▶ EXERCISE TASK:
Format the entries below as a Markdown table with the columns Row and Line, covering everything from the line containing "From what is" down to the end of the entries. Leave out blank lines, and give each remaining line its own numbered row.

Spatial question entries
>> begin

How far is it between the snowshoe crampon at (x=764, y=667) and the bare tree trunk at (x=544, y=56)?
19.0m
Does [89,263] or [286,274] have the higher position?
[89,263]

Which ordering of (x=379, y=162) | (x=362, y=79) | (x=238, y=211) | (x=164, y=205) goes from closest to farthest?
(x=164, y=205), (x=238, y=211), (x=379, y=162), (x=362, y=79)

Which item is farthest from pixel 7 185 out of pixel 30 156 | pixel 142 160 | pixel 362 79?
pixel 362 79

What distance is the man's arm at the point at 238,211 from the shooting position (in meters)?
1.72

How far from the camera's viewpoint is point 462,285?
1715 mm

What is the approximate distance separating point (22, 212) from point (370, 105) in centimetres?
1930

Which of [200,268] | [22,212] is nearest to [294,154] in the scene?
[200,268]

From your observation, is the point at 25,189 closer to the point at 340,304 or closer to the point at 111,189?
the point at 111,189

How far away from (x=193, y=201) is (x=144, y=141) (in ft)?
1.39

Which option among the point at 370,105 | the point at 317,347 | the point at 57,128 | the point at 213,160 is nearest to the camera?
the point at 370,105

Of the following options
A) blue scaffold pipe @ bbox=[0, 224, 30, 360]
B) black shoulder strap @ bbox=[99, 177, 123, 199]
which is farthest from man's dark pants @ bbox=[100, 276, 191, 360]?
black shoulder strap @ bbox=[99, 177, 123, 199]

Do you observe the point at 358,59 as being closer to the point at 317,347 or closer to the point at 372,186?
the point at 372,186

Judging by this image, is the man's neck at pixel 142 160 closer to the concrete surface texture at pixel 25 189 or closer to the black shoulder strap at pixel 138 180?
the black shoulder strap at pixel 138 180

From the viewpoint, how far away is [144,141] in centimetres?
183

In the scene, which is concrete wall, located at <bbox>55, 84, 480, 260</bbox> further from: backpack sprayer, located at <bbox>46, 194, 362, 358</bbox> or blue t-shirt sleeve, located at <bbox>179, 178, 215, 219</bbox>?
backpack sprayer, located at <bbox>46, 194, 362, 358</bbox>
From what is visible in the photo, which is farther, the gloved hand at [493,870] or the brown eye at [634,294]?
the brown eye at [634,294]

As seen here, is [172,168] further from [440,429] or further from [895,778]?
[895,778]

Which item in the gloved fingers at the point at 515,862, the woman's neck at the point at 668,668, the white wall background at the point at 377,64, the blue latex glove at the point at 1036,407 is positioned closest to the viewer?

>> end

▶ TASK RESPONSE:
| Row | Line |
|---|---|
| 1 | From what is visible in the photo, which is farther, the gloved hand at [493,870] or the brown eye at [634,294]? |
| 2 | the brown eye at [634,294] |
| 3 | As seen here, is [172,168] further from [440,429] or further from [895,778]? |
| 4 | [895,778] |
| 5 | Which item in the gloved fingers at the point at 515,862, the woman's neck at the point at 668,668, the white wall background at the point at 377,64, the blue latex glove at the point at 1036,407 is positioned closest to the viewer? |